## DATASET RECORDS:
====

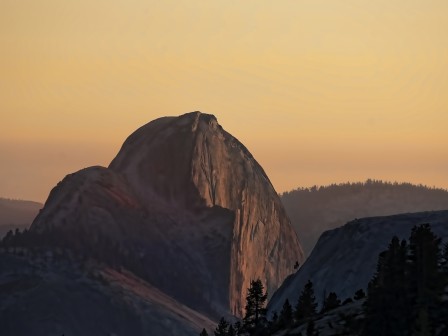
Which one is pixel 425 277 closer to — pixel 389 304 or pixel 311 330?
pixel 389 304

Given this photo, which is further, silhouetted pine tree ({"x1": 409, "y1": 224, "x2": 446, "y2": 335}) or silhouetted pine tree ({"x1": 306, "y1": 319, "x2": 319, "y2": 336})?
silhouetted pine tree ({"x1": 306, "y1": 319, "x2": 319, "y2": 336})

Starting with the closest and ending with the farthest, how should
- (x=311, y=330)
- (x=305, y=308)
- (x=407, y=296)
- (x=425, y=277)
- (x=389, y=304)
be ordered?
(x=389, y=304) < (x=407, y=296) < (x=425, y=277) < (x=311, y=330) < (x=305, y=308)

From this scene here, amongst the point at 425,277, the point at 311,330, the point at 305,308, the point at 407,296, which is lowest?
the point at 311,330

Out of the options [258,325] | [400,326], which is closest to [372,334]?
[400,326]

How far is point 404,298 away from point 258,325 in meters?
38.3

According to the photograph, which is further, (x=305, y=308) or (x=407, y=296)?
(x=305, y=308)

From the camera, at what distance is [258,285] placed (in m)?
198

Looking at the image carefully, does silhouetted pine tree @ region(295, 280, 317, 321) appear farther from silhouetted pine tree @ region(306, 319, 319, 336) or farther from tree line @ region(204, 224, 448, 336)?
tree line @ region(204, 224, 448, 336)

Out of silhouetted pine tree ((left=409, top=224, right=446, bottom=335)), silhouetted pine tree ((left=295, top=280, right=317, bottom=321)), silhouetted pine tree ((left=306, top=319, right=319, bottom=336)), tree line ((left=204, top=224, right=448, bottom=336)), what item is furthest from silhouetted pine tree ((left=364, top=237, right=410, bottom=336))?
silhouetted pine tree ((left=295, top=280, right=317, bottom=321))

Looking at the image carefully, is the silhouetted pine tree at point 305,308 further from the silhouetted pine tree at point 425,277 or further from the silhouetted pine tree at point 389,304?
the silhouetted pine tree at point 425,277

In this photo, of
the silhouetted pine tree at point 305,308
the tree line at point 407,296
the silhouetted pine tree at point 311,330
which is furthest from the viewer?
the silhouetted pine tree at point 305,308

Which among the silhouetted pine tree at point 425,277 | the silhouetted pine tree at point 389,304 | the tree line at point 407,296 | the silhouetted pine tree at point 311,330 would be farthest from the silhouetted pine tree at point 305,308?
the silhouetted pine tree at point 425,277

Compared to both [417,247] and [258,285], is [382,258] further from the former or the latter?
[258,285]

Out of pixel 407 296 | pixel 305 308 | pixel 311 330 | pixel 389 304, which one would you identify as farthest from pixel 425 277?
pixel 305 308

====

## TASK STATEMENT:
Give the records from the line containing "Out of pixel" through the end of the records, inclusive, as a two-column CSV with the header text,answer. Use one row per record, put each field in double quotes, and turn any line breaks into spaces.

## EXERCISE RESPONSE:
text,answer
"Out of pixel 407 296 | pixel 305 308 | pixel 311 330 | pixel 389 304, which one would you identify as farthest from pixel 425 277?","pixel 305 308"